Pakistan looks to external finance instead of new taxes in budget

16 Jun 20

No new taxes have been levied to deal with the public finance toll of Covid-19 in Pakistan’s new budget, in which the government outlined a huge stimulus package and a sizeable hike in defence spending.


The 2020-21 budget, which comes into effect at the start of Pakistan’s fiscal year on 1 July, stands at 7.13trn rupees (£34.4bn), and entails a deficit of 3.4bn rupees (£14.4m).

Industries and production minister Hammad Azhar presented the budget to Pakistan’s National Assembly, and opposition lawmakers walked out during his speech.

The economy has been hit hard by the pandemic.
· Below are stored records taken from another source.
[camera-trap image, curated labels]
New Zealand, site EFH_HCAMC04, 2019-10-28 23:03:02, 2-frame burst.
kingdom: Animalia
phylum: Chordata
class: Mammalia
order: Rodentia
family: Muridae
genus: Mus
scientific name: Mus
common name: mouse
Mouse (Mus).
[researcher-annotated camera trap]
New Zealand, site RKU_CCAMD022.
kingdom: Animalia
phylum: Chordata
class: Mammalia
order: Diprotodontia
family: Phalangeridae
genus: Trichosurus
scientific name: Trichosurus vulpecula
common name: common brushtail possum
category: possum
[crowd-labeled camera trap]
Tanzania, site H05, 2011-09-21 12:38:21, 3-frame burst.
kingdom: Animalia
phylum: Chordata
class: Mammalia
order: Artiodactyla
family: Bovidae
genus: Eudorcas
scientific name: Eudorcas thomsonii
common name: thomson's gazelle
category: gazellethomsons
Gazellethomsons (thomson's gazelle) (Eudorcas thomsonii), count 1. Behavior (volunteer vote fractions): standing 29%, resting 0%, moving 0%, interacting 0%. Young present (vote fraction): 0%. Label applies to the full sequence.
Azhar said the total loss so far has been 3.3trn rupees (£15.9bn), with the government losing about 1trn rupees in revenue.

“Coronavirus engulfed the whole world, posing grave socio-economic challenges, especially for developing countries,” he told parliament.

Pakistan was no exception and [Covid-19] drastically changed the whole scenario, and results of our hard work were swept away.”

The government has so far spent more than 1.2trn rupees on fighting the virus, with 875bn rupees coming from the federal budget, including for purchasing medical equipment, paying health workers, cash transfers to workers and vulnerable families and subsidising some essential goods and utilities.

Looking to the new budget, Azhar said no new taxes would be levied, in order to “provide relief to the people”, but the government also hoped to “strike a balance” between stimulus spending and the deficit.

Instead of new taxes, Pakistan will seek to access 2.2trn rupees in external finance, including aid, as well as the continuing support of the IMF, with which it entered a $6bn bailout deal last year.

But, amid political tensions with neighbouring India over the disputed Kashmir region, Azhar said defence and security “has been given due importance” in the coming fiscal year, despite the crunch.

The budget includes nearly 1.3trn rupees (£6.25bn) of defence spending – nearly one-fifth of the total budget and 12% higher than the previous year.